Haven’t looked at the claim but it looks kind of misleading. Dividend yield for SPY is <2% which I guess is what they are talking about? But buyback yield is a further 3%, and with a 5% yield you’re getting 40% of the value in the first 10 years, which sounds more like it. So that would mean that you’ve gotten half of the value within 13.5 years instead of 31 years.
Technically the stock is still valued based on the future dividends, and a buyback is just decreasing outstanding shares and so increasing earnings per share. But for the purpose of pricing the stock it should make no difference whether earnings are distributed as dividends or buybacks, so the fact that buybacks push cashflows to the future can’t possibly affect the difficulty of pricing stocks.

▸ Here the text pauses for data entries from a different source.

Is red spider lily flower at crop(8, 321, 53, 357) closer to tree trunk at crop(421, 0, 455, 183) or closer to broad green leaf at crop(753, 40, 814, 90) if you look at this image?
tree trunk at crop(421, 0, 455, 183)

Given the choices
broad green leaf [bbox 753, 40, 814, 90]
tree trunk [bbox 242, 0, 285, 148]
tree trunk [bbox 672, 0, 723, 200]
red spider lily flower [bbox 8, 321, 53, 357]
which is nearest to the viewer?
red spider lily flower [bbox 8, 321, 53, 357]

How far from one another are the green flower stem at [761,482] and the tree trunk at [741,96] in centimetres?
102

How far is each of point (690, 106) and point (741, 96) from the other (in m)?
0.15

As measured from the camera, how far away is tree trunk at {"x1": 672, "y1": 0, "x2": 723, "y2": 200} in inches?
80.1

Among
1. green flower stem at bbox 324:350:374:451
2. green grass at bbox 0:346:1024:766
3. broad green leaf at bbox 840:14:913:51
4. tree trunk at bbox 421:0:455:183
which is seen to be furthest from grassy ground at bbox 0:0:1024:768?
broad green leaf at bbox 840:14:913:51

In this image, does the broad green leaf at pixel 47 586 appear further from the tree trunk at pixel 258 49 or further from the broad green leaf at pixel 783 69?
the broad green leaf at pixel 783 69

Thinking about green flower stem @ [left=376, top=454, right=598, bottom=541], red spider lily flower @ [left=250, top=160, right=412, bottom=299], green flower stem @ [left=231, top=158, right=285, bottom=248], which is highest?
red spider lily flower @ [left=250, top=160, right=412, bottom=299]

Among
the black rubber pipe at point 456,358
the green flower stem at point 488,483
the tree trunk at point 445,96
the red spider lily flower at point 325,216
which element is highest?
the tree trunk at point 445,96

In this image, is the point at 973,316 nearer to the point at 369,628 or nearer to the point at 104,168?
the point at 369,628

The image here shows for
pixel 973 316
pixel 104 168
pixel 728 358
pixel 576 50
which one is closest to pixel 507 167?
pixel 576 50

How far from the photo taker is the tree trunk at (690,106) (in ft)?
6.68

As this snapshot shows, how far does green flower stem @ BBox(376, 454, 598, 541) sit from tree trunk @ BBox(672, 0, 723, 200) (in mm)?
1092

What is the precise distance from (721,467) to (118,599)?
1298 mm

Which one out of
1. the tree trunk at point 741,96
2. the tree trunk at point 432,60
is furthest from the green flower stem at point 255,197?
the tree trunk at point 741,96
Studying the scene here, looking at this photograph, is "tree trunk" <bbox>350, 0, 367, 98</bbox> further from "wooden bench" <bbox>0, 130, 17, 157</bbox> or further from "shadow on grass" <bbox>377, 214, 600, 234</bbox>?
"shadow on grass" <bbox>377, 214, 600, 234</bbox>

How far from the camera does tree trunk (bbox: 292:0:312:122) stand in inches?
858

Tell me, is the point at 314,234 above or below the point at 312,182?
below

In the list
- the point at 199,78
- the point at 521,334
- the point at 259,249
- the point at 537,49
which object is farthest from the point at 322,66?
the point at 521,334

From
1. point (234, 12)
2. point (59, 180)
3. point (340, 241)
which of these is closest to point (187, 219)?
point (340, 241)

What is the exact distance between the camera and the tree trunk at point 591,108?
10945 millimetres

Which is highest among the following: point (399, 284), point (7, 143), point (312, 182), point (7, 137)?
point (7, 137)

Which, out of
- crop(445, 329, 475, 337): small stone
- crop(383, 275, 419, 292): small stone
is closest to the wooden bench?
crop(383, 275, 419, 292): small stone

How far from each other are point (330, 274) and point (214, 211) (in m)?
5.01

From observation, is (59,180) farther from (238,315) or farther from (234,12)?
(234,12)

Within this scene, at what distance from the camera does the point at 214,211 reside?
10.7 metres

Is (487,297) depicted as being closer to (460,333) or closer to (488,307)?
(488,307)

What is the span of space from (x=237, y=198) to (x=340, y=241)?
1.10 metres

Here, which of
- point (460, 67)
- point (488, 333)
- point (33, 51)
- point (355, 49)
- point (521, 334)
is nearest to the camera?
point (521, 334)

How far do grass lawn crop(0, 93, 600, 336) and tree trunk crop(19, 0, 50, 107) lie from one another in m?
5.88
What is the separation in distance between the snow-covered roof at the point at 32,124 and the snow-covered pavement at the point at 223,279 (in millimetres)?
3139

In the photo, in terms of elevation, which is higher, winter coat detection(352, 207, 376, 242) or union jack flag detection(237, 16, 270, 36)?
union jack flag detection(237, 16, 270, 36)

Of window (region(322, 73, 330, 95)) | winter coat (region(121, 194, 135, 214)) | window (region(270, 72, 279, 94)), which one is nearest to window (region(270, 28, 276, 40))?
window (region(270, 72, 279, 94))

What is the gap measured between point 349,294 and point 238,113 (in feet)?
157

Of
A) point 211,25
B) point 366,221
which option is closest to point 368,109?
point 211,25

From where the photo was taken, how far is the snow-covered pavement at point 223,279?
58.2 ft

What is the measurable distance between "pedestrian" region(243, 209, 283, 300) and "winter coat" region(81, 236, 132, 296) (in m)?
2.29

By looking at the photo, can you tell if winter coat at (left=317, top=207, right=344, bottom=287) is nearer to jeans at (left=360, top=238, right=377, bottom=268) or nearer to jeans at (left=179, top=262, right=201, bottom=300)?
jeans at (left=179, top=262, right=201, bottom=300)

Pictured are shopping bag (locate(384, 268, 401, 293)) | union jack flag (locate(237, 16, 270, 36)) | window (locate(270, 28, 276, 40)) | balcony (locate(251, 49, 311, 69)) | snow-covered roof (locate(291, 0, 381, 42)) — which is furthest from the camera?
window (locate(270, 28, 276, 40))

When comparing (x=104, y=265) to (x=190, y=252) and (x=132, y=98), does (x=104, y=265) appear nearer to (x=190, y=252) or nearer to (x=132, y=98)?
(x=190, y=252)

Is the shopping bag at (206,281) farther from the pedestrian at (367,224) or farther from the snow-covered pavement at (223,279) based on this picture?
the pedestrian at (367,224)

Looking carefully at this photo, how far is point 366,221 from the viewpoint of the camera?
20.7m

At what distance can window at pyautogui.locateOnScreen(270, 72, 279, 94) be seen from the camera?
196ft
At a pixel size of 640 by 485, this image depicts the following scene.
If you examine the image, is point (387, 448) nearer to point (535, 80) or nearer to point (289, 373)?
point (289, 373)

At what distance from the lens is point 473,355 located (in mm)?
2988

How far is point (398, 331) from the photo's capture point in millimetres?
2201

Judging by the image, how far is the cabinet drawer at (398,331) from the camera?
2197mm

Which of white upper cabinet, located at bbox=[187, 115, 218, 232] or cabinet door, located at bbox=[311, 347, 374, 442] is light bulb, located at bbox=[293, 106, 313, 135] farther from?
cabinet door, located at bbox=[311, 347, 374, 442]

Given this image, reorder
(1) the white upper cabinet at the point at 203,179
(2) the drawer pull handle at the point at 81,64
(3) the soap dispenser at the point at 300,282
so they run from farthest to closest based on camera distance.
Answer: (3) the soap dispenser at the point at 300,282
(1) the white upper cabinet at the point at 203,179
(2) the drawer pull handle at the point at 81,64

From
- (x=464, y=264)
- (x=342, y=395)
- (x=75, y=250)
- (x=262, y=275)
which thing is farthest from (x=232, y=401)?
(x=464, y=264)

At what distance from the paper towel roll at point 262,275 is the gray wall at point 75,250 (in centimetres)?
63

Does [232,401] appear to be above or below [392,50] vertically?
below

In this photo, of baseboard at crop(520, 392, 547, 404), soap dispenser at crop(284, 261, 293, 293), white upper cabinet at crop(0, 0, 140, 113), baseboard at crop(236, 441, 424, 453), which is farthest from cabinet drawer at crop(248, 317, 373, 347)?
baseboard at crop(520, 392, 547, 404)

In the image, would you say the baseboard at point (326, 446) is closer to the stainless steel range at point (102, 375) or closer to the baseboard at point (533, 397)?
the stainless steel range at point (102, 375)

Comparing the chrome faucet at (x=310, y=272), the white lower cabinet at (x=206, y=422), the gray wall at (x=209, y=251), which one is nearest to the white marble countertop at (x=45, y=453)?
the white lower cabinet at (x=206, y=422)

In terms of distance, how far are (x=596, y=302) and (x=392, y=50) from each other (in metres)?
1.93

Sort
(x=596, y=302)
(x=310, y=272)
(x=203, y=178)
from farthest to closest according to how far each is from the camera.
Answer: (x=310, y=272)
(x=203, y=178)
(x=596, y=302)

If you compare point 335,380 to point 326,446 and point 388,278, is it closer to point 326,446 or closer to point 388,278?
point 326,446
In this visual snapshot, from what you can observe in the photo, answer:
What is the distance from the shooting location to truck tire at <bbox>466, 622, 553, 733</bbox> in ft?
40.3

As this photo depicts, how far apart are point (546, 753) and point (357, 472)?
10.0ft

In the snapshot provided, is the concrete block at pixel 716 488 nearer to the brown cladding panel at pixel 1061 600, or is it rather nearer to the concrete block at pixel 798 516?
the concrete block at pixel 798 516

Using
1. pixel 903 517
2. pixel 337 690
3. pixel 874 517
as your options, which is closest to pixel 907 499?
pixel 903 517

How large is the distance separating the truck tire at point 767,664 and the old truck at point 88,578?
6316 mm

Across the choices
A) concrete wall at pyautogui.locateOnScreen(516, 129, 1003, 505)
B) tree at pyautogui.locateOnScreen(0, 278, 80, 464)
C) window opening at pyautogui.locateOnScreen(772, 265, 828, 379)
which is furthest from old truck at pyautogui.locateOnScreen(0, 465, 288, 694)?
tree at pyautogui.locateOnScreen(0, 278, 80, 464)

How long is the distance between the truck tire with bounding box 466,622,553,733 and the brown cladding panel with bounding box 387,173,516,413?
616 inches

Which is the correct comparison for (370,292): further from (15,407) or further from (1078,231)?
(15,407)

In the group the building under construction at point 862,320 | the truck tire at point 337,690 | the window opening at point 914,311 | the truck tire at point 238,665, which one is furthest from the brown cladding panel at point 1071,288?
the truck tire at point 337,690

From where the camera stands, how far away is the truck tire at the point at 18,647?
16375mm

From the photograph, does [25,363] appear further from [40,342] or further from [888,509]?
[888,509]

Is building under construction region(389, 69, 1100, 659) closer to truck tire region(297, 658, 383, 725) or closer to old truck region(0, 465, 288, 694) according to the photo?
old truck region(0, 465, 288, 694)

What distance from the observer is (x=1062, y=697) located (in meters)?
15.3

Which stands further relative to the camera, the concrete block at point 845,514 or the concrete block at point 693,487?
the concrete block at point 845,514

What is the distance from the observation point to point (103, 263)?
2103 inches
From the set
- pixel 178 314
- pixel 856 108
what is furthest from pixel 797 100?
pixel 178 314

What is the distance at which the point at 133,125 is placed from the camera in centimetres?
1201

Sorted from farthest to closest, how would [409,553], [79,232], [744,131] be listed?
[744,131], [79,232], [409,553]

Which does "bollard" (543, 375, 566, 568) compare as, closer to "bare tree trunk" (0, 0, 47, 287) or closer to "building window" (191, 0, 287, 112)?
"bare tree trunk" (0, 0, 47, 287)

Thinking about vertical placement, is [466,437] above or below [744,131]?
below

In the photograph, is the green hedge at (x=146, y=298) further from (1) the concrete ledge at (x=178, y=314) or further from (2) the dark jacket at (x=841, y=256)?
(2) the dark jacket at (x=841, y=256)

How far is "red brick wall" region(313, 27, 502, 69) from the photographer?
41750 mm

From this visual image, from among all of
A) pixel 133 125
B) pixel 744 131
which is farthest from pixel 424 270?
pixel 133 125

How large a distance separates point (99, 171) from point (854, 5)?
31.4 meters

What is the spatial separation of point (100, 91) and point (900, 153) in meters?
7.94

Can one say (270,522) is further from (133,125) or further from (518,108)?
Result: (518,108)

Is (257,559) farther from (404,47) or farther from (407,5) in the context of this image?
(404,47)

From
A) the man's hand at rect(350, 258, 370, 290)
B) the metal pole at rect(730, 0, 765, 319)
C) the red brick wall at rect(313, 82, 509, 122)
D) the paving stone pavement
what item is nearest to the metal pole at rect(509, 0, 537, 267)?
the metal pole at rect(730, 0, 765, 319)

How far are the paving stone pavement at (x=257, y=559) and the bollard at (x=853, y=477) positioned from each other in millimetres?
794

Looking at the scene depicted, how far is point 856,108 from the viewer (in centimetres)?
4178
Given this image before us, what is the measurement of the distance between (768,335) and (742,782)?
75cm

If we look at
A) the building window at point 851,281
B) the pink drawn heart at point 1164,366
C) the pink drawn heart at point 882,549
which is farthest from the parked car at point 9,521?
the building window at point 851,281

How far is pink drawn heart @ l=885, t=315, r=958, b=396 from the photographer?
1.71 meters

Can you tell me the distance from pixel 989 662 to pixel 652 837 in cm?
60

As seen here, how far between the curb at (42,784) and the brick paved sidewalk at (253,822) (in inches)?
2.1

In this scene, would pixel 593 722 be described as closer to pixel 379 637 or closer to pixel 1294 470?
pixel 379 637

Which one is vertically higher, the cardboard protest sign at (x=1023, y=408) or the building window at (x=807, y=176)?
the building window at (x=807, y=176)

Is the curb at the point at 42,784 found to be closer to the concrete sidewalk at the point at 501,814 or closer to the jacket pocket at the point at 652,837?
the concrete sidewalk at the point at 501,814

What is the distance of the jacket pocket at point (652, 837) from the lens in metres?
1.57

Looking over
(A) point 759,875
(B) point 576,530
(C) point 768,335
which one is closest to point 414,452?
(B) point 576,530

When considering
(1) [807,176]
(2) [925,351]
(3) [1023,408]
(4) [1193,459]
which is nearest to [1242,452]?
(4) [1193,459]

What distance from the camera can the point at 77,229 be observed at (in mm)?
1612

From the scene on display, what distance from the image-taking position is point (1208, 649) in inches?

Put a different way, the value of a buyback to investors doesn’t depend on the actual size of future cashflows, nor on the discount rate. Those are both cancelled out because they are factored into the price at which the company is able to buy back its shares. (E.g. if PepsiCo was making all of its earnings in the next 5 years, and ploughing them into buybacks, after which they made a steady stream of not-much-money, then PepsiCo prices would still be equal to the NPV of dividends, but the current PepsiCo price would just be an estimate of earnings over the next 5 years and would have almost no relationship to long-term interest rates.)
Even if this is right it doesn’t affect your overall point too much though, since 10-20 year time horizons are practically as bad as 30-60 year time horizons.